---- DATA FOR THIS EXERCISE

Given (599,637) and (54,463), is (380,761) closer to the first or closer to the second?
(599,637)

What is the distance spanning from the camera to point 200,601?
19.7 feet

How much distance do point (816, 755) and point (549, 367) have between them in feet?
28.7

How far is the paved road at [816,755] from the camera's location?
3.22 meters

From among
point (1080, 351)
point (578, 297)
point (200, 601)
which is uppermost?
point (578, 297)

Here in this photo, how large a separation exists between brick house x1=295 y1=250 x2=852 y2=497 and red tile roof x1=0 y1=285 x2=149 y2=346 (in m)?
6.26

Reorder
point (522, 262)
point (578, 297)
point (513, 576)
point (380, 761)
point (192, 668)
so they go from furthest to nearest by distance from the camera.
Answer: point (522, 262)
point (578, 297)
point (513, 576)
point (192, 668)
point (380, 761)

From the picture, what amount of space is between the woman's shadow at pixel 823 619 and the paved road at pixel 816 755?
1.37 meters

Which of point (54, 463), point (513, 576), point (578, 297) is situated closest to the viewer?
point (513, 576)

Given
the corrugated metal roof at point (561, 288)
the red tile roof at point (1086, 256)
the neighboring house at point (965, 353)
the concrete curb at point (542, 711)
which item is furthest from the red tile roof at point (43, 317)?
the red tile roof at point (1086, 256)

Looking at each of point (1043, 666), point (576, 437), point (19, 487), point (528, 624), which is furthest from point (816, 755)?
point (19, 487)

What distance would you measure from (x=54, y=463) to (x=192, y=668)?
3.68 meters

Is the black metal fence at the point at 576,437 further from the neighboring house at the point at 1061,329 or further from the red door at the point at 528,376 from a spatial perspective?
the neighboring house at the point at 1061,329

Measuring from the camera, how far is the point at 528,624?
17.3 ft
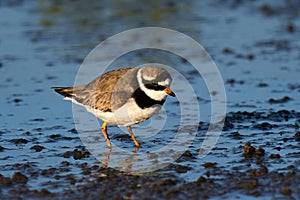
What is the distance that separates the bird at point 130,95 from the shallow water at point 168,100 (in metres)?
0.52

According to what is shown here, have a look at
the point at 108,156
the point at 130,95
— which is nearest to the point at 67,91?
the point at 108,156

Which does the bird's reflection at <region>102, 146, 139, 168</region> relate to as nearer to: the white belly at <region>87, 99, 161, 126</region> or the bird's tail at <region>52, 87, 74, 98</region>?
the white belly at <region>87, 99, 161, 126</region>

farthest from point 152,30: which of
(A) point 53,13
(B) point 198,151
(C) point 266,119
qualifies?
(B) point 198,151

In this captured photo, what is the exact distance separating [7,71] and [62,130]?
3378 mm

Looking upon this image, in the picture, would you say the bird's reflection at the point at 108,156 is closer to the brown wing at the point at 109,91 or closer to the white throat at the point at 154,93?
the brown wing at the point at 109,91

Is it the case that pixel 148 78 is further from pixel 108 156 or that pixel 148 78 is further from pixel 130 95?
pixel 108 156

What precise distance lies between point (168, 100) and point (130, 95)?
107 inches

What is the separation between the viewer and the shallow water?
7.67 meters

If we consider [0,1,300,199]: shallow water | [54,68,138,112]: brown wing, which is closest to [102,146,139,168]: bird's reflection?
[0,1,300,199]: shallow water

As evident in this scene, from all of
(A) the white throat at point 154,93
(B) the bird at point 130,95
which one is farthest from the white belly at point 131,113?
(A) the white throat at point 154,93

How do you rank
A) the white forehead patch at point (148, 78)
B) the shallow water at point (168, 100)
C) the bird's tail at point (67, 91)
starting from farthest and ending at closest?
the bird's tail at point (67, 91) → the white forehead patch at point (148, 78) → the shallow water at point (168, 100)

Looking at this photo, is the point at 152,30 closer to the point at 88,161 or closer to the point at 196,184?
the point at 88,161

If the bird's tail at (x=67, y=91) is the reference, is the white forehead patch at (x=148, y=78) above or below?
above

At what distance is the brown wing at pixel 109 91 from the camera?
828cm
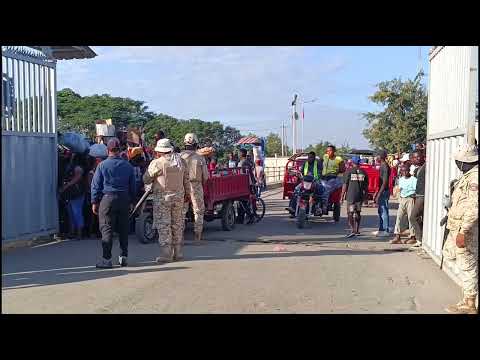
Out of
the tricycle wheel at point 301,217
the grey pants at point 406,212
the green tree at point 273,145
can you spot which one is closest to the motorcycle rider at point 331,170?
the tricycle wheel at point 301,217

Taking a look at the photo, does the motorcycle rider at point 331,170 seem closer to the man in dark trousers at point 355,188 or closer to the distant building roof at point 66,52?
the man in dark trousers at point 355,188

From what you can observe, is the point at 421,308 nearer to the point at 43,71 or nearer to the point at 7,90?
the point at 7,90

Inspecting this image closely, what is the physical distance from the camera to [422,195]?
10594mm

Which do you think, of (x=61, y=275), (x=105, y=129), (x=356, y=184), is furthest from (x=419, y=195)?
(x=105, y=129)

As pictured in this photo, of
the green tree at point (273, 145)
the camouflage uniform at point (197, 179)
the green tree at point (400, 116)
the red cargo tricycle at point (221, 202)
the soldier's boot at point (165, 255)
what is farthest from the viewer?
the green tree at point (273, 145)

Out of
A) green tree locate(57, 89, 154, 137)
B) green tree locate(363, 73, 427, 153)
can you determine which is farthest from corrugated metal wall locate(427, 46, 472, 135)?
green tree locate(57, 89, 154, 137)

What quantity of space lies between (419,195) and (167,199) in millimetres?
4539

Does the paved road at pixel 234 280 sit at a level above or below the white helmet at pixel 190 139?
below

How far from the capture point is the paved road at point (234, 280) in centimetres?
Answer: 673

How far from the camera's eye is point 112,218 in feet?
29.0

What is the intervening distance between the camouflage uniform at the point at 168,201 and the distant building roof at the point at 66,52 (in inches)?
136

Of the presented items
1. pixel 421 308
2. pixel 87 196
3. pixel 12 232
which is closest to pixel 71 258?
pixel 12 232

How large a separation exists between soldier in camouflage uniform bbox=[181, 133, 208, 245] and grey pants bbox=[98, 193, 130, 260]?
2194 mm

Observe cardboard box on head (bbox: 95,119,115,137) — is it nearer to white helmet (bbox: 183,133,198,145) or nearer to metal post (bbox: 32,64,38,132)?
metal post (bbox: 32,64,38,132)
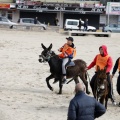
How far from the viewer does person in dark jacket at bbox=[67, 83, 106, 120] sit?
7961 millimetres

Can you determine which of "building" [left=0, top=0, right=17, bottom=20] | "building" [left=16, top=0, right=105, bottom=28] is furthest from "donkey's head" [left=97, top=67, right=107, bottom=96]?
"building" [left=0, top=0, right=17, bottom=20]

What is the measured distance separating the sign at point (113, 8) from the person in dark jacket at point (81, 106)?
55169 mm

--------

| PROBLEM REQUIREMENTS |
Leave the pictures out and reproduce all of the records exactly.

| OUTPUT OF THE TASK |
Given (599,637) and (54,463), is (380,761) closer to the first or closer to the second?
(599,637)

What is the distance spanning from the camera to point 200,601?
19.7 feet

How much distance do point (816, 755) and point (549, 367) have between them in feet?
28.7

How far is the paved road at [816,755] from the camera's location?
3.22 meters

From among
point (1080, 351)
point (578, 297)
point (200, 601)
which is uppermost?
point (578, 297)

Here in this photo, how large a separation exists between brick house x1=295 y1=250 x2=852 y2=497 and red tile roof x1=0 y1=285 x2=149 y2=346 (in m)?
6.26

Reorder
point (522, 262)
point (578, 297)
point (513, 576)
point (380, 761)
point (192, 668)
so they go from furthest to nearest by distance from the camera.
Answer: point (522, 262)
point (578, 297)
point (513, 576)
point (192, 668)
point (380, 761)

From the picture, what amount of space is between the woman's shadow at pixel 823 619 and the paved road at pixel 816 755?
1.37 meters

Which of point (54, 463), point (513, 576), point (578, 297) is situated closest to the viewer?
point (513, 576)

Given
the corrugated metal roof at point (561, 288)
the red tile roof at point (1086, 256)
the neighboring house at point (965, 353)
the concrete curb at point (542, 711)
which item is furthest from the red tile roof at point (43, 317)?
the red tile roof at point (1086, 256)

Looking at each of point (1043, 666), point (576, 437), point (19, 487), point (528, 624), which is furthest from point (816, 755)?
point (19, 487)

What distance would you measure from (x=54, y=463) to (x=192, y=668)?
3.68 meters

Is the black metal fence at the point at 576,437 further from the neighboring house at the point at 1061,329 or further from the red door at the point at 528,376 from a spatial perspective?
the neighboring house at the point at 1061,329

Measuring from the camera, how far is the point at 528,624?
17.3 ft
What is the distance that separates the bird at point 130,95 from the shallow water at point 168,100 (in metres)?
0.52

According to what is shown here, have a look at
the point at 108,156
the point at 130,95
— which is nearest to the point at 67,91?
the point at 108,156

Which does the bird's reflection at <region>102, 146, 139, 168</region> relate to as nearer to: the white belly at <region>87, 99, 161, 126</region> or the bird's tail at <region>52, 87, 74, 98</region>?
the white belly at <region>87, 99, 161, 126</region>

farthest from point 152,30: which of
(A) point 53,13
(B) point 198,151
(C) point 266,119
qualifies?
(B) point 198,151

In this captured photo, what is the exact distance separating [7,71] and [62,130]?
3378 mm

Looking upon this image, in the picture, would you say the bird's reflection at the point at 108,156 is closer to the brown wing at the point at 109,91 or closer to the white throat at the point at 154,93?
the brown wing at the point at 109,91

Is it the case that pixel 148 78 is further from pixel 108 156 or that pixel 148 78 is further from pixel 130 95?
pixel 108 156

What precise distance lies between point (168, 100) and point (130, 95)?
107 inches

What is the separation between the viewer and the shallow water?
7.67 meters

If we consider [0,1,300,199]: shallow water | [54,68,138,112]: brown wing, which is closest to [102,146,139,168]: bird's reflection?
[0,1,300,199]: shallow water

As evident in this scene, from all of
(A) the white throat at point 154,93
(B) the bird at point 130,95
which one is farthest from the white belly at point 131,113?
(A) the white throat at point 154,93

How do you rank
A) the white forehead patch at point (148, 78)
B) the shallow water at point (168, 100)
C) the bird's tail at point (67, 91)
starting from farthest and ending at closest?
the bird's tail at point (67, 91) → the white forehead patch at point (148, 78) → the shallow water at point (168, 100)

Looking at this photo, is the point at 152,30 closer to the point at 88,161 or closer to the point at 196,184?
the point at 88,161

If the bird's tail at (x=67, y=91) is the reference, is the white forehead patch at (x=148, y=78) above or below?
above

At what distance is the brown wing at pixel 109 91 from the camera?
828cm
Out of
the tricycle wheel at point 301,217
the grey pants at point 406,212
the green tree at point 273,145
can you spot which one is closest to the motorcycle rider at point 331,170?
the tricycle wheel at point 301,217

Taking a look at the photo, does the motorcycle rider at point 331,170 seem closer to the man in dark trousers at point 355,188 or closer to the distant building roof at point 66,52?
the man in dark trousers at point 355,188

From what you can observe, is the point at 421,308 nearer to the point at 43,71 or nearer to the point at 7,90?
the point at 7,90

Inspecting this image closely, what is the physical distance from the camera to [422,195]?
10594mm

Which do you think, of (x=61, y=275), (x=105, y=129), (x=356, y=184), is furthest from (x=419, y=195)?
(x=105, y=129)

As pictured in this photo, of
the green tree at point (273, 145)
the camouflage uniform at point (197, 179)
the green tree at point (400, 116)
the red cargo tricycle at point (221, 202)
the soldier's boot at point (165, 255)
what is farthest from the viewer?
the green tree at point (273, 145)

Out of
A) green tree locate(57, 89, 154, 137)
B) green tree locate(363, 73, 427, 153)
can you determine which is farthest from corrugated metal wall locate(427, 46, 472, 135)?
green tree locate(57, 89, 154, 137)

What quantity of space lies between (419,195) and (167,199) in millimetres?
4539

Does the paved road at pixel 234 280 sit at a level above or below the white helmet at pixel 190 139?
below

How far from the capture point is the paved road at point (234, 280) in centimetres?
Answer: 673

How far from the camera's eye is point 112,218 in feet?
29.0

What is the intervening distance between the camouflage uniform at the point at 168,201 and the distant building roof at the point at 66,52 (in inches)?
136

Of the presented items
1. pixel 421 308
2. pixel 87 196
3. pixel 12 232
which is closest to pixel 71 258?
pixel 12 232

How large a separation exists between soldier in camouflage uniform bbox=[181, 133, 208, 245] and grey pants bbox=[98, 193, 130, 260]?
2194 mm

Observe cardboard box on head (bbox: 95,119,115,137) — is it nearer to white helmet (bbox: 183,133,198,145) or nearer to metal post (bbox: 32,64,38,132)?
metal post (bbox: 32,64,38,132)
How far from the viewer does person in dark jacket at bbox=[67, 83, 106, 120] sit?
7961 millimetres

Can you determine which of "building" [left=0, top=0, right=17, bottom=20] | "building" [left=16, top=0, right=105, bottom=28] is furthest from "donkey's head" [left=97, top=67, right=107, bottom=96]?
"building" [left=0, top=0, right=17, bottom=20]

What is the measured distance separating the sign at point (113, 8) from the person in dark jacket at point (81, 106)?
55169 mm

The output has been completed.